Researchers have developed an innovative method for early detection of Parkinson's disease - 20 years before the first symptoms appear - paving the way for preventive treatment. Additionally, the technique could be adapted for the early diagnosis of other neurodegenerative diseases, including Alzheimer's.
Parkinson's disease is a progressive neurological disorder that primarily affects movement. It develops gradually, starting with mild symptoms that worsen over time, including tremors, muscle stiffness, and problems with balance and stability. It can also cause mood disorders and sleep disturbances. The disease is caused by the degeneration of neurons in the brain.Currently, the diagnosis is mainly based on clinical symptoms such as tremors and gait dysfunctions, which usually appear at a later stage when a significant part of the dopaminergic neurons in the brain have already died. Available treatments mainly treat motor symptoms without halting disease progression.
Researchers at Tel Aviv University, in collaboration with three major Israeli medical centers and with scientists in the US and Germany, developed a new diagnostic method that combines super-resolution microscopy with computational analysis to detect protein aggregation in cells, a sign hallmark of Parkinson's disease. Protein aggregates, particularly the protein alpha-synuclein, begin to form about 15 years before Parkinson's symptoms appear."Our method can be used to identify early signs and enable preventive treatment in young people at risk of developing Parkinson's later in life," the researchers said. By identifying early cellular changes, this technique could potentially prevent further protein build-up and cell death during a person's younger years.
The study, recently published by the peer-reviewed Frontiers in Molecular Neuroscience, was led by Prof. Uri Ashery and PhD candidate Ofir Sade of Tel Aviv University.
To further improve the diagnostic process, the researchers aim to develop a machine learning algorithm capable of identifying correlations between motor and cognitive test results and microscopic findings. This algorithm will help predict the future development and severity of various pathologies associated with Parkinson's.

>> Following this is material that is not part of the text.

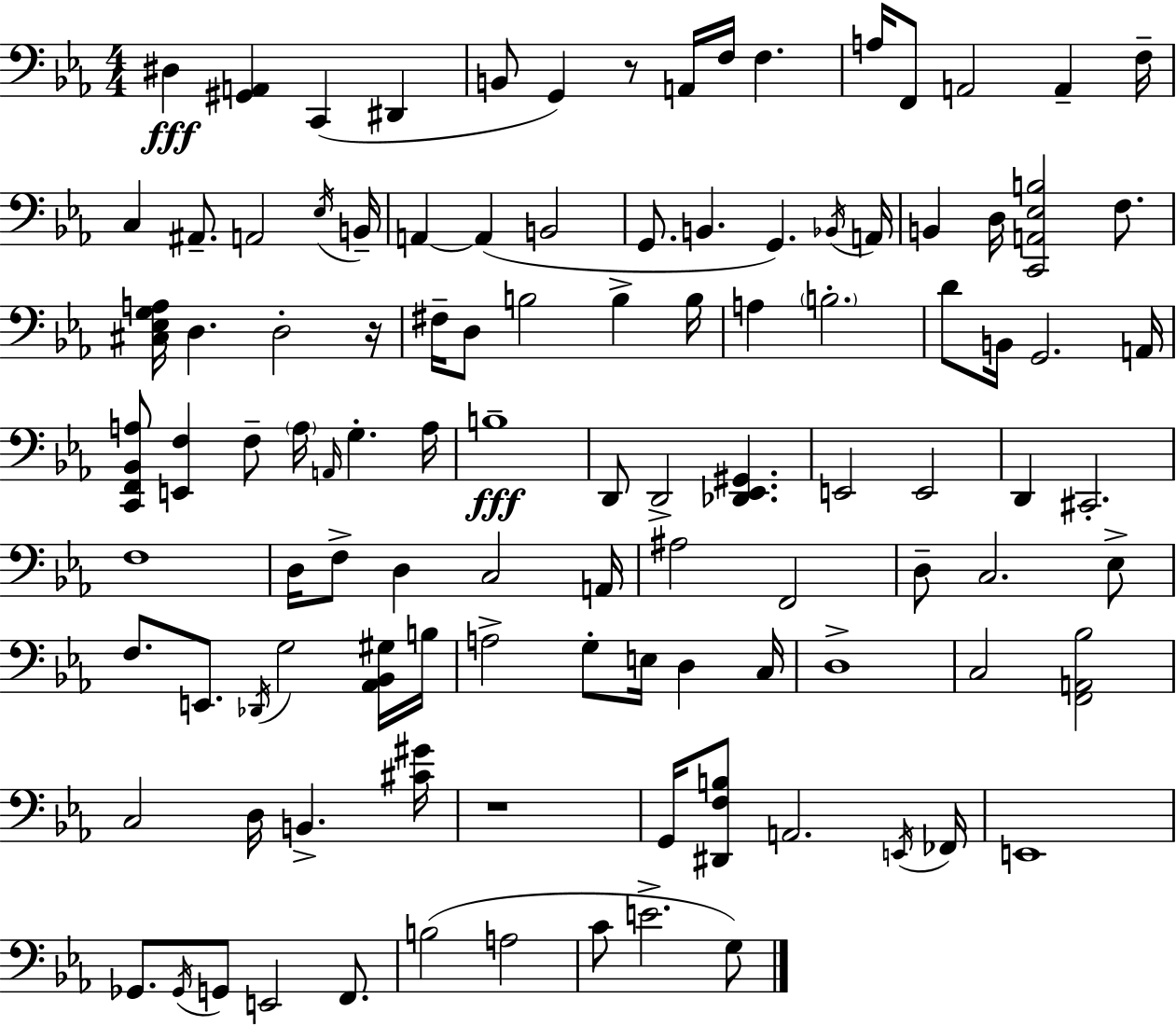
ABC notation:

A clinical trial is already underway to test a drug designed to inhibit the formation of protein aggregates that cause Parkinson's disease. If successful, this method could revolutionize the approach to treating and preventing neurodegenerative diseases. By identifying at-risk individuals early, it may be possible to intervene before significant neurological damage occurs.

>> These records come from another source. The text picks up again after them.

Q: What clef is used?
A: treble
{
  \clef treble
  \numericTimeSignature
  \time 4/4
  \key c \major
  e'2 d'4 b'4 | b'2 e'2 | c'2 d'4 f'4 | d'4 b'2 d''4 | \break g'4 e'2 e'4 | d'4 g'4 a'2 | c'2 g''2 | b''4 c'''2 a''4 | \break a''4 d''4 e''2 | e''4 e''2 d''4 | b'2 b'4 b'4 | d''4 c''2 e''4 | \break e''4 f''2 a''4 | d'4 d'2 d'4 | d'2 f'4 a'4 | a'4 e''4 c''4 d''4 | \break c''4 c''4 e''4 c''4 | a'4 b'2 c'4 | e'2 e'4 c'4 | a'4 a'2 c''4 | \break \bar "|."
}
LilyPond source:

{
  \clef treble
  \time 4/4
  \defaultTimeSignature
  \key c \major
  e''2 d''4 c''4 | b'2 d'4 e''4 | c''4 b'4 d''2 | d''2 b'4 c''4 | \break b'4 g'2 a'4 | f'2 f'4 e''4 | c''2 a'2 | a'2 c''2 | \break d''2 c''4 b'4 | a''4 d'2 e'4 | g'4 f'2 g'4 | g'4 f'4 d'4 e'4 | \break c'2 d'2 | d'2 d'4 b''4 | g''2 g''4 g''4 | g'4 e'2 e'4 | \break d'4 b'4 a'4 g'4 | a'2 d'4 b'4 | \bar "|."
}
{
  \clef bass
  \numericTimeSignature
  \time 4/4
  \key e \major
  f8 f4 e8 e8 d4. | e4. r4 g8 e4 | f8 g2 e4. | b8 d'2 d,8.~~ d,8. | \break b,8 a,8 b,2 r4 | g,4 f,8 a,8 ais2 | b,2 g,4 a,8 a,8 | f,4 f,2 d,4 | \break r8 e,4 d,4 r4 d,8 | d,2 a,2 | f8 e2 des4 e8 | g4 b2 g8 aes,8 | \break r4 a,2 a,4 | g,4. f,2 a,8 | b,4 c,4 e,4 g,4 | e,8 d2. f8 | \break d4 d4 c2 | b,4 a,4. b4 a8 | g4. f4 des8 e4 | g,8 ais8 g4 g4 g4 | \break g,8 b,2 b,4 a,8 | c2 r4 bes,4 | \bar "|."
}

The breakthrough opens the door to a number of practical applications.
If early protein build-up is detected, individuals can take preventive actions such as lifestyle modifications, dietary changes, or starting medications designed to slow the progression of the disease. The technology could lead to the identification of specific biomarkers associated with early Parkinson's, which could then be used to develop non-invasive screening tools such as blood or skin tests for wider and easier application in settings clinical.
Early intervention can delay or reduce the severity of motor symptoms such as tremors and stiffness, helping individuals maintain their independence and quality of life for a longer period.